原文 →
Follow up for "Remove Duplicates":
What if duplicates are allowed at most twice?
For example,
Given sorted array nums = [1,1,1,2,2,3]
,
Your function should return length = 5
, with the first five elements of nums being 1
, 1
, 2
, 2
and 3
.
It doesn't matter what you leave beyond the new length.
思路1:
相比于题目Remove Duplicates from Sorted Array,该题目允许两个重复值存在,所以设置一个标志位flag,当第二次插入该元素的时候令flag=true,下次如果flag为true,就不插入后面的元素了。
思路2:
除了借助位置指示i和j外,借助另一个位置指示k,来找到所有相同的元素,然后把相同元素第二次放入数组。
代码实现1:
class Solution {
public:
int removeDuplicates(vector<int>& nums) {
if(nums.size() < 1) return 0;
int j = 0, i = 1;
bool flag = false;
while(i < nums.size())
{
if(nums[i] == nums[j] && !flag)
{
nums[++j] = nums[i];
flag = true;
}
else if(nums[i] != nums[j])

题目说明 → 请将原文中以“相比于题目”开头的段落改写为简短的要点列表，保留其主要信息。

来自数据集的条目

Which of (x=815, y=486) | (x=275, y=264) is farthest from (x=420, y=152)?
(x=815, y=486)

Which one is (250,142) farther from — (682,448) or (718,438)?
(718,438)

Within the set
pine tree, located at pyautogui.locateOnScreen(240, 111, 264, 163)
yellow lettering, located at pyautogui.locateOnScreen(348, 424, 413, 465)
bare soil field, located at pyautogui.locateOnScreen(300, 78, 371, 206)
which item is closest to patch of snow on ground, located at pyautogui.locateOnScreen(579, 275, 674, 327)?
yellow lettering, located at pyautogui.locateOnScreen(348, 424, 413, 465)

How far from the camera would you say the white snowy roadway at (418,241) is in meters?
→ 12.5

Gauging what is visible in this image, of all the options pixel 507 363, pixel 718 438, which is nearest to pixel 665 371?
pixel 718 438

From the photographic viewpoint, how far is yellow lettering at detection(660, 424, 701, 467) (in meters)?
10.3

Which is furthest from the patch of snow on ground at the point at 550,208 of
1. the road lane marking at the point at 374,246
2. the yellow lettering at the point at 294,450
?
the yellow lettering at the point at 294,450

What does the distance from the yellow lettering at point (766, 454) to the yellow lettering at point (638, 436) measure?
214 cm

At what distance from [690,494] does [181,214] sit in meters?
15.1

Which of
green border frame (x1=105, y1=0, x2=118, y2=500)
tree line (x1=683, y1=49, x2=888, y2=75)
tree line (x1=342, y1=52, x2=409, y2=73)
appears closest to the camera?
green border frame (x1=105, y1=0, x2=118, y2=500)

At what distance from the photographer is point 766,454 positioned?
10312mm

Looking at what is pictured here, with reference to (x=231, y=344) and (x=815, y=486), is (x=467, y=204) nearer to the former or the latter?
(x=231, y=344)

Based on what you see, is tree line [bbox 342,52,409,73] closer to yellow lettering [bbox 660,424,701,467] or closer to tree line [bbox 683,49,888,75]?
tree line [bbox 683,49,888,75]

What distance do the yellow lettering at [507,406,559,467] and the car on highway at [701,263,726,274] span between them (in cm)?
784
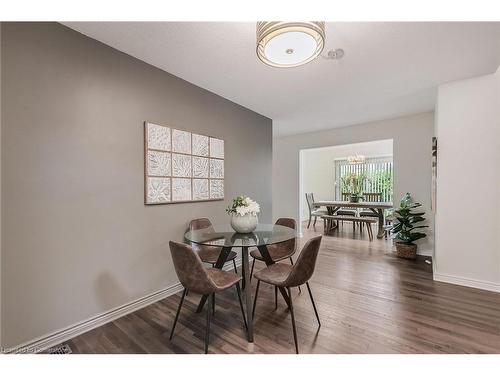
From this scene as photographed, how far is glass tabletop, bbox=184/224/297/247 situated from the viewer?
1.79 m

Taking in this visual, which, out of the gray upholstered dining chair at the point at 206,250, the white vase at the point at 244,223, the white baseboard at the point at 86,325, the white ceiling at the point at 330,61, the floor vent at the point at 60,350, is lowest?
Result: the floor vent at the point at 60,350

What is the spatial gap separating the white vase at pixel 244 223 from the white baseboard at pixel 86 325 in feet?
3.50

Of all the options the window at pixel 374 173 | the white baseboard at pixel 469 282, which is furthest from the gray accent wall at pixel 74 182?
the window at pixel 374 173

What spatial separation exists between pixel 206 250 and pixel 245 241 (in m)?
0.82

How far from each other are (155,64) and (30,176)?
146 cm

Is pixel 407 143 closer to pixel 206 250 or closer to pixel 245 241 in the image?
pixel 245 241

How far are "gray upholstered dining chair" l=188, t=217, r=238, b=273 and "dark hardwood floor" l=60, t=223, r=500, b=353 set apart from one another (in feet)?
1.40

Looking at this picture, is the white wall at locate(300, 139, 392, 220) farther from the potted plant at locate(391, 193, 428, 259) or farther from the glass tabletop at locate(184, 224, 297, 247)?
the glass tabletop at locate(184, 224, 297, 247)

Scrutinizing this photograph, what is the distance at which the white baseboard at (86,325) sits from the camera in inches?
60.4

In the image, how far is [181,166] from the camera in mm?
2490

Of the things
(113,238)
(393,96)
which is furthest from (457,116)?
(113,238)

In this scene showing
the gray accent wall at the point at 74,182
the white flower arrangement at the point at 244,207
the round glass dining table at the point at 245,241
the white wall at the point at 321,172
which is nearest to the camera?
the gray accent wall at the point at 74,182

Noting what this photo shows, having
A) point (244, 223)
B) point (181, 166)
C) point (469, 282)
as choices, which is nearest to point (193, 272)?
point (244, 223)

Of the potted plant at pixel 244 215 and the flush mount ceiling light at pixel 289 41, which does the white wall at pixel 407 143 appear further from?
the flush mount ceiling light at pixel 289 41
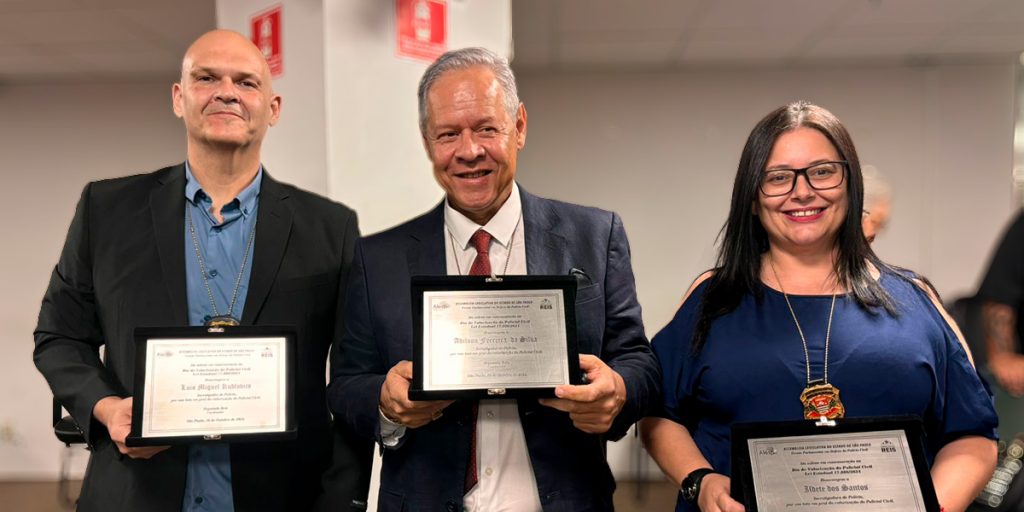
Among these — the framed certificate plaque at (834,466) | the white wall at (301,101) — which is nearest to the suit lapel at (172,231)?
the white wall at (301,101)

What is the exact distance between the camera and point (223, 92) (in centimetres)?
195

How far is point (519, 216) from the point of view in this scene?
182 cm

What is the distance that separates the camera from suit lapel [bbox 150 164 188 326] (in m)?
1.88

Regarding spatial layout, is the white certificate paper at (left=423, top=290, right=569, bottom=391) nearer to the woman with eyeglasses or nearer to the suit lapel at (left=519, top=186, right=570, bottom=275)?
the suit lapel at (left=519, top=186, right=570, bottom=275)

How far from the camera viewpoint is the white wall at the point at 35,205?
6586mm

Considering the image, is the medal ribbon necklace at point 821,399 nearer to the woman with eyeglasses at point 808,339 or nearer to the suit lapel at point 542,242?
the woman with eyeglasses at point 808,339

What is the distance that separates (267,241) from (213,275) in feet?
0.51

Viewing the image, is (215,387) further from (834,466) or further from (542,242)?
(834,466)

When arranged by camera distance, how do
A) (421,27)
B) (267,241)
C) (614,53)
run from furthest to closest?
1. (614,53)
2. (421,27)
3. (267,241)

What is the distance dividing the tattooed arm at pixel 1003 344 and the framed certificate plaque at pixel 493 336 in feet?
5.56

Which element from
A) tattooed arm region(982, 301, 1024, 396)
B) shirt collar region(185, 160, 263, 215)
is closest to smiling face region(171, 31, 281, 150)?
shirt collar region(185, 160, 263, 215)

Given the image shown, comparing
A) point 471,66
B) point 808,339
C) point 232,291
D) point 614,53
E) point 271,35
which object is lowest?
point 808,339

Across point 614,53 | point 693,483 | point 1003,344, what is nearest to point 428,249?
point 693,483

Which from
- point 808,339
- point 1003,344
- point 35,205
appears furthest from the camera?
→ point 35,205
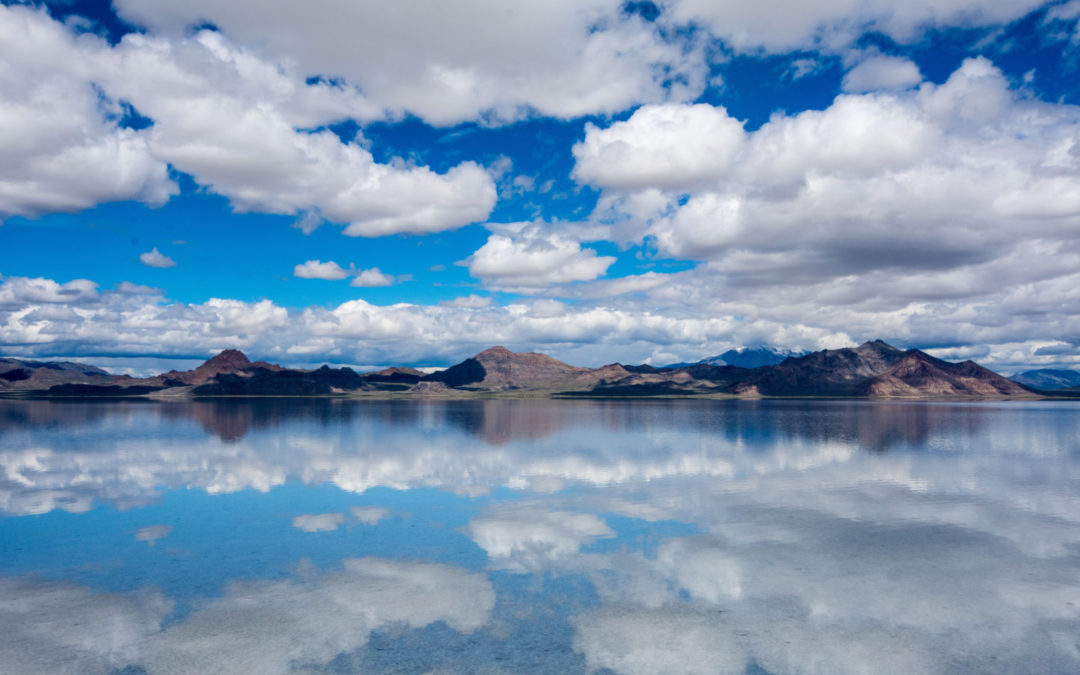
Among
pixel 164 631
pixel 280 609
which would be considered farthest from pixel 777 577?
pixel 164 631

参考答案 →
- 与题目 Remove Duplicates from Sorted Array 不同，本题允许同一数值重复出现两次。
- 为此设置一个标志位 flag。
- 某元素第二次插入时，令 flag=true。
- 此后若 flag 为 true，便不再插入后面的元素。